Es, cuisine concerto

Paris, Es, salle
Lorsqu’on entre dans ce restaurant, on a tout de suite pigé. Avant, même. La façade n’exprime rien. Pas une pancarte. Ni même un logo, un signe, un hello. Cela ne s’appelle pas. Ou si : « es », comme le « ça » freudien. Peut-on poser la barre plus haut ? On imagine les travailleurs du chapeau se masser le menton devant une telle fanfaronnade. Pourtant, le chef, Takayuki Honjo, 33 ans, n’est pas un rigolo prenant la pause, façon Rodin. Il est passé un peu partout : Astrance, ouverture de Quintessence à Tokyo, Noma, Mugaritz, Petit Nice de Gérald Passédat. Logiquement, il faut plusieurs siècles pour s’en remettre. Pourtant non, ce jeune homme est là, presque chirurgical, posé, clair et net. Les plats peuvent arriver, ils ont été taillés comme des crayons de bois.
Paris, Es, saint jj
Difficile d’échapper au menu dégustation, dans ces restaurants d’auteur, c’est à présent la règle infantilisante. Les assiettes arrivent toutes les 15 minutes avec dedans un haïku de saveurs : saint-jacques poêlée avec une purée de truffes douce et limpide ; déroutant (mais réussi) foie gras poêlé avec un jus de navet blanc et oursin avec pousses de coriandre (comme un vitrail dans la pénombre ou, si vous préférez, Kyoto la nuit, un soir d’hiver). Ensuite viennent les langoustines et cèpes sautés, puis du rouget et des sucrines caramélisées ; colvert jus aux oursins, pâte de coing… C’est une démonstration de cuisine et surtout le déploiement d’une saison qui débute : l’automne. Il faut avoir la tête humble, l’estomac candide et le coeur ouvert pour accueillir cette cuisine de haut niveau parfaitement maîtrisée et s’exprimant clairement.
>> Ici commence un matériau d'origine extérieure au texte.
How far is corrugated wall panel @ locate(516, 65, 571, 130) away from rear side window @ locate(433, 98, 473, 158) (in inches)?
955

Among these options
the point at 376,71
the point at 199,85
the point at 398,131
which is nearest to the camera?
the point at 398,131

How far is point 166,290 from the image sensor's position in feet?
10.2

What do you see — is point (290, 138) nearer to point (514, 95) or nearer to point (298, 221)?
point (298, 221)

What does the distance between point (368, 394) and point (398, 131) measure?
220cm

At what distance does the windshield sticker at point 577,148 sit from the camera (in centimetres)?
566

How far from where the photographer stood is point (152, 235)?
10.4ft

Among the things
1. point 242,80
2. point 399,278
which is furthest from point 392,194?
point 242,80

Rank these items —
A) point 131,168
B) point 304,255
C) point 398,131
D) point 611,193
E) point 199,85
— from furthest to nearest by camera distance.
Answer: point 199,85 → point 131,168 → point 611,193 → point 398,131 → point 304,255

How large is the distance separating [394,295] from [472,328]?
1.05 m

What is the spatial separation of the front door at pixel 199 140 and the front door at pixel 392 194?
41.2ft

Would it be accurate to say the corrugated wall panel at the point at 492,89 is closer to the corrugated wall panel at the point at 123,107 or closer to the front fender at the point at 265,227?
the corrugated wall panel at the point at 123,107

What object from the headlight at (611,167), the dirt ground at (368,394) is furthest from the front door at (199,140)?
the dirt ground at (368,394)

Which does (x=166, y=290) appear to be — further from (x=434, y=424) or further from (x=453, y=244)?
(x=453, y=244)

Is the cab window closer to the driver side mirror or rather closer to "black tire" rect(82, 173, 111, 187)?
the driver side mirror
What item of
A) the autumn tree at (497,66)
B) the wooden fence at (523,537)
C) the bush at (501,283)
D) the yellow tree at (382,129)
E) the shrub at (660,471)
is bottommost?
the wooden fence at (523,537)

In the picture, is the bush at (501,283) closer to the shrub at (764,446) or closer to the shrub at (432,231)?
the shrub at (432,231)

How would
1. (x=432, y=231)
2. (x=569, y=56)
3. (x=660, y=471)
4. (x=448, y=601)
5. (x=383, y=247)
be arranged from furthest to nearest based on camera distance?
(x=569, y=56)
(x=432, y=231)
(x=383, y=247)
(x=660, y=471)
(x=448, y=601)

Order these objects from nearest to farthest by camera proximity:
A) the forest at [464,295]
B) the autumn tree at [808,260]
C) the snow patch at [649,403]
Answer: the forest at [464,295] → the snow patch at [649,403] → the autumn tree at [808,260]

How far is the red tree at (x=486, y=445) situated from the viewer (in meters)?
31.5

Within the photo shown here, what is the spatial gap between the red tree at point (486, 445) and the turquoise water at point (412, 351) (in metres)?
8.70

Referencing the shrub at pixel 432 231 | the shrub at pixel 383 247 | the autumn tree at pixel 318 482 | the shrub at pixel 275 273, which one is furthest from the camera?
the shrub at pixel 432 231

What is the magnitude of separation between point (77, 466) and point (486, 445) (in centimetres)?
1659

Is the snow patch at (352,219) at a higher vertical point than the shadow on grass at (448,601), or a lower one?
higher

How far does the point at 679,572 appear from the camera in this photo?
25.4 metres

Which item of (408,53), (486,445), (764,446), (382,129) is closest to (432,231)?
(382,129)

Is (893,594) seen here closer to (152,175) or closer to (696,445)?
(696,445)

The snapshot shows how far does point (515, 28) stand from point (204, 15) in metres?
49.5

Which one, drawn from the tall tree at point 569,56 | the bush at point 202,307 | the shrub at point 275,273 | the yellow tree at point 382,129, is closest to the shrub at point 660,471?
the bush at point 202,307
C’est un récital juste avec des audaces désarmantes : une petite pointe de sel dans le foie gras et voilà le plat transfiguré.
Paris, Es, colvert
Bref, la soirée était parfaite. Au début, c’était parfait. Une sorte de communion douce de gourmets appliqués, un vrai bonheur plissé, lorsque arriva une tablée de deux couples. Rassurez-vous, des gens en principe bien élevés, beaux quartiers, parlant bien fort à coups de « ah, ah », de chasse en Sologne, de huit chiens qu’il faut entretenir, de « baraques », de voiture et de flambée, de chasse et de « hé ben moi… ». On se dit alors que, dans notre époque, le respect des autres cultures (à commencer par celle des tables voisines) est bien mal parti. Il fallut qu’une tablée intervienne pour calmer les énervés en tweed. Quel malheur ! Mais quel délicieux spectacle : leur médiocrité vexée.
Bref, si vous aimez un récital au piano d’un surdoué, c’est parfait. Sinon, allez parler chasse au-dessus d’un pavé au poivre.
RESTAURANT ES 91, rue de Grenelle, VIIe. Tél. : 01 45 51 25 74. Menus dégustation à partir de 75 euros ; au déjeuner, 45 euros. Fermé dimanche et lundi.
  • Stephane
    24 février 2014 at 22 h 07 min

    Es… Es espléndido.

  • Pivoine
    2 avril 2014 at 10 h 39 min

    Superbe adresse, de l’assiette au décor en passant par l’accueil à l’accent italien, certes parfois un peu difficile à comprendre lorsqu’elle annonce les plats mais ça fait partie du charme de l’endroit. J’y suis déjà allée trois fois (avant l’étoile) et je n’ai jamais été déçue.